━━━ TEXT PASSAGE
But while lower interest rates are supposed to help regular people get into a new vehicle, with the Fed backing the notion to keep them exceptionally low even if inflation starts becoming an issue, this often results in customers paying more money over time. Ultimately, this diminishes their buying power elsewhere — potentially compounding the overall problem. We can certainly fault the industry for pushing high-margin utility vehicles and crossovers and allowing ludicrous loan terms. But it’s not their fault that so many consumers are snubbing their most affordable products for something a little bigger or nicer.
Sadly, years of prioritizing upmarket vehicles has resulted in fewer super-bargains on the used lots. Back when compact cars were all the rage, you could find secondhand dealerships with plenty of budget-focused models in good condition. That’s becoming less true, however. Axios recently published its own estimates on vehicle pricing — claiming that the average transaction for a new automobile in August hit $38,414 (up $400 from January 2020) with used vehicles topping $20,445 (an increase of $900).
━━━━━━
━━━ LISTING
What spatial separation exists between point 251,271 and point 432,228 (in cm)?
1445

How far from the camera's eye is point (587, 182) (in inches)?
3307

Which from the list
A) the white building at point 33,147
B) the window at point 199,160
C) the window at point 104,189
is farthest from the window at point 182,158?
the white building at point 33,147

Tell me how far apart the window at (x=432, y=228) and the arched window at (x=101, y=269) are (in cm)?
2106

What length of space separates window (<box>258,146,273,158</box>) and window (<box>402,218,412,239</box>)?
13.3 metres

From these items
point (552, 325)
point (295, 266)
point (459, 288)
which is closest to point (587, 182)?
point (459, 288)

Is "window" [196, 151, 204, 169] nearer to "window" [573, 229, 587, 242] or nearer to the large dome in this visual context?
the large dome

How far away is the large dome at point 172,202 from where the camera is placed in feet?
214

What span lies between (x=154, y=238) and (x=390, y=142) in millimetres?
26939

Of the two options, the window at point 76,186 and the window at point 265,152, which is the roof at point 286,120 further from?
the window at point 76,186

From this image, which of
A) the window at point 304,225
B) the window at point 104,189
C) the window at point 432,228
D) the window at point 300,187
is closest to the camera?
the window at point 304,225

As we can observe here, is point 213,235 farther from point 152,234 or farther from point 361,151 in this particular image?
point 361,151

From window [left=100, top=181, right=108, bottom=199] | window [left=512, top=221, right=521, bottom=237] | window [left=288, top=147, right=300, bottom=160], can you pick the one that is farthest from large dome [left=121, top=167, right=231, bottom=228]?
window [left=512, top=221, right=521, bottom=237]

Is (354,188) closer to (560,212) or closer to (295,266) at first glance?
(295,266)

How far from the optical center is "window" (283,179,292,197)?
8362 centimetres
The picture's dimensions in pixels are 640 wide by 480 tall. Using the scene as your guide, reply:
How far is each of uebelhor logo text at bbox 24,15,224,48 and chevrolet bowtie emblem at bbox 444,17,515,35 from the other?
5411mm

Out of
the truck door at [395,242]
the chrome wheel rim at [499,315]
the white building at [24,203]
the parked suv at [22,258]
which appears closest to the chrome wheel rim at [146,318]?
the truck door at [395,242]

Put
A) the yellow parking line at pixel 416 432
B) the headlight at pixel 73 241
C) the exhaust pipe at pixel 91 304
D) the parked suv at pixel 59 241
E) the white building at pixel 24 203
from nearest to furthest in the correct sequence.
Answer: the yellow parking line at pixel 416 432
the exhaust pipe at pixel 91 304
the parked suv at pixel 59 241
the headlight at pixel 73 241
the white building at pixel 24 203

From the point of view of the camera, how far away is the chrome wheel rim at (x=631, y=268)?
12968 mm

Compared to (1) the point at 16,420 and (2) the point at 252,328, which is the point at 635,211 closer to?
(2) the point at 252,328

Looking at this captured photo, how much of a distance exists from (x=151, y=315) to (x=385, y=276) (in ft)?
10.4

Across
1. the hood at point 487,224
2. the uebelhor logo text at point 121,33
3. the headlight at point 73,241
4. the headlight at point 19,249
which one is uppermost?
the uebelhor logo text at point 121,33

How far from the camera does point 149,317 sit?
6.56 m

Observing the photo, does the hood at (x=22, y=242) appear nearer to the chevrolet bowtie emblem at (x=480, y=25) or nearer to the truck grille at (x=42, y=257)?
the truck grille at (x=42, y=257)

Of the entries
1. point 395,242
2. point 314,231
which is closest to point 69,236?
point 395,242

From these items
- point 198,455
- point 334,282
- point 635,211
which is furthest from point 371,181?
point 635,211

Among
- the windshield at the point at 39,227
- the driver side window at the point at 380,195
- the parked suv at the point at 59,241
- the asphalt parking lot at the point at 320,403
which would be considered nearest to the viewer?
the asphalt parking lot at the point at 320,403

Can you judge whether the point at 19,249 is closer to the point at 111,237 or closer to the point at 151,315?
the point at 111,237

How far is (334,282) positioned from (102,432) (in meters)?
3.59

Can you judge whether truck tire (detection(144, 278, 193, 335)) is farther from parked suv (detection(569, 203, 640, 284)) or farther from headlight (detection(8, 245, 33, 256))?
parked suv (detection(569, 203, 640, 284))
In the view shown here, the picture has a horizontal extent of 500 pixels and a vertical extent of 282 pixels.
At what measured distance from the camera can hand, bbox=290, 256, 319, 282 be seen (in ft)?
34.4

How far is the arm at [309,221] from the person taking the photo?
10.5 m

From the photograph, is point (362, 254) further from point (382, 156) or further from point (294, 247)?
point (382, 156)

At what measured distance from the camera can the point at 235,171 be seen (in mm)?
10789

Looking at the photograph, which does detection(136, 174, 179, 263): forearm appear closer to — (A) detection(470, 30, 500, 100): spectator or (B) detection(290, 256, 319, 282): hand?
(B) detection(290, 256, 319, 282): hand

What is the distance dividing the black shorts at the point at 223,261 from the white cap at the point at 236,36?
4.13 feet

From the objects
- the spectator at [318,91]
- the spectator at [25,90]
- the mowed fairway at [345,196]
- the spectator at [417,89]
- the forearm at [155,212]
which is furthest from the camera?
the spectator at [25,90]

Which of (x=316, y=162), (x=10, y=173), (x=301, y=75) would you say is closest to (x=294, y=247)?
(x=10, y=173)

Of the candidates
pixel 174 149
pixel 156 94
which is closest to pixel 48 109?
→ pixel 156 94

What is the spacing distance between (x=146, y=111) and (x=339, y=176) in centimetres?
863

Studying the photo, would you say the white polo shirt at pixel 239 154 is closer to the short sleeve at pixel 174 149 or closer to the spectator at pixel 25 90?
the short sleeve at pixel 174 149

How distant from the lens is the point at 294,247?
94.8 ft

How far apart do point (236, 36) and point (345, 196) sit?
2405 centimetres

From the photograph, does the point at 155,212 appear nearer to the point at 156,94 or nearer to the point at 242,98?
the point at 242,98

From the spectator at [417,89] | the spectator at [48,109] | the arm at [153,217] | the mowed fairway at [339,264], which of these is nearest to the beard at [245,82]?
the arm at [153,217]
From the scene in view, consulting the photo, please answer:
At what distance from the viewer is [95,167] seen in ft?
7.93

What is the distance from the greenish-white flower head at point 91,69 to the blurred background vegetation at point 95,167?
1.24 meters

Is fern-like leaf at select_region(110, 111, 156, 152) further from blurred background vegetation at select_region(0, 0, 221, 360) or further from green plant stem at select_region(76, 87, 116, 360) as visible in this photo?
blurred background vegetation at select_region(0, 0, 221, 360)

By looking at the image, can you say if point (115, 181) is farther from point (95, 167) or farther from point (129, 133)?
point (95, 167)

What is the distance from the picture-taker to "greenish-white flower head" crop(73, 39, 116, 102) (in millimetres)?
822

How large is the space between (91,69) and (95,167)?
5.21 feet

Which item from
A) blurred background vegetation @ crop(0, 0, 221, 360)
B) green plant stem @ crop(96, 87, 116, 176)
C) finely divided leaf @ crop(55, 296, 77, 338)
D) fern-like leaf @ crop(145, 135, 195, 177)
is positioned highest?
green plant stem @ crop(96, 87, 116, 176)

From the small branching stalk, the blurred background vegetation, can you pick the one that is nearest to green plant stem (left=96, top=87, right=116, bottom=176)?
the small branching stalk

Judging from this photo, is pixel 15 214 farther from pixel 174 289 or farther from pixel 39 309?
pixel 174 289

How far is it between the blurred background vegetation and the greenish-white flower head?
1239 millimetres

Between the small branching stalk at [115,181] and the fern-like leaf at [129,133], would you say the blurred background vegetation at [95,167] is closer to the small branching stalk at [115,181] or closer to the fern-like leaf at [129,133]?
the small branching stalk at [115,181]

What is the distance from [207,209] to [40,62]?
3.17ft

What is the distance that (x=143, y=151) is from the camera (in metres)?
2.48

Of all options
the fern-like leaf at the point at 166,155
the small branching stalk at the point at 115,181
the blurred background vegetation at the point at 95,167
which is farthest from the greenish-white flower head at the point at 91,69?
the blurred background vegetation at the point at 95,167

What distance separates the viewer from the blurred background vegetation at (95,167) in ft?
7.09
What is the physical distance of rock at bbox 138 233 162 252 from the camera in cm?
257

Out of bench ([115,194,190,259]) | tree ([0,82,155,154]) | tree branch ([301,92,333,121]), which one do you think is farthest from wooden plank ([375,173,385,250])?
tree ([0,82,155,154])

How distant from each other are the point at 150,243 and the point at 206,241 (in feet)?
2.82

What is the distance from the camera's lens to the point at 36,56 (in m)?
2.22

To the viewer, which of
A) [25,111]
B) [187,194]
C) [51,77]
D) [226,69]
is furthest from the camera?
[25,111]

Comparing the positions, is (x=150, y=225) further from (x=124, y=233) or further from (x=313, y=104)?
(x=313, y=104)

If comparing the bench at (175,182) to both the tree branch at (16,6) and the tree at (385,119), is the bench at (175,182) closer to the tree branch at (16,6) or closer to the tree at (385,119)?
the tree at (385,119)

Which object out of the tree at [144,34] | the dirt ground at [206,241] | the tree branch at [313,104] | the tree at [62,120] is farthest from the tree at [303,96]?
━━━━━━
YOUR TASKS ▸
1. Return the passage on vehicle prices word for word, starting with "Sadly, years of" and going on through "increase of $900).".
2. Resume the passage on vehicle prices and auto loans, picking up after its final sentence.

TASK RESULTS ▸
1.
Sadly, years of prioritizing upmarket vehicles has resulted in fewer super-bargains on the used lots. Back when compact cars were all the rage, you could find secondhand dealerships with plenty of budget-focused models in good condition. That’s becoming less true, however. Axios recently published its own estimates on vehicle pricing — claiming that the average transaction for a new automobile in August hit $38,414 (up $400 from January 2020) with used vehicles topping $20,445 (an increase of $900).

2.
Assuming manufacturers see the writing on the wall, we envision economy cars making a gradual return to prominence with larger vehicles holding sway with a large portion of consumers. Otherwise, we’ll be left with a large hunk of the population unable to afford basic transportation as we become a third-world nation.
“The folks that are struggling right now, it’s going to be a real challenge when they need a new car,” said Vince Sheehy, president of Sheehy Auto Stores, which has dealerships around Washington D.C. “And those are customers we’re going to lose.”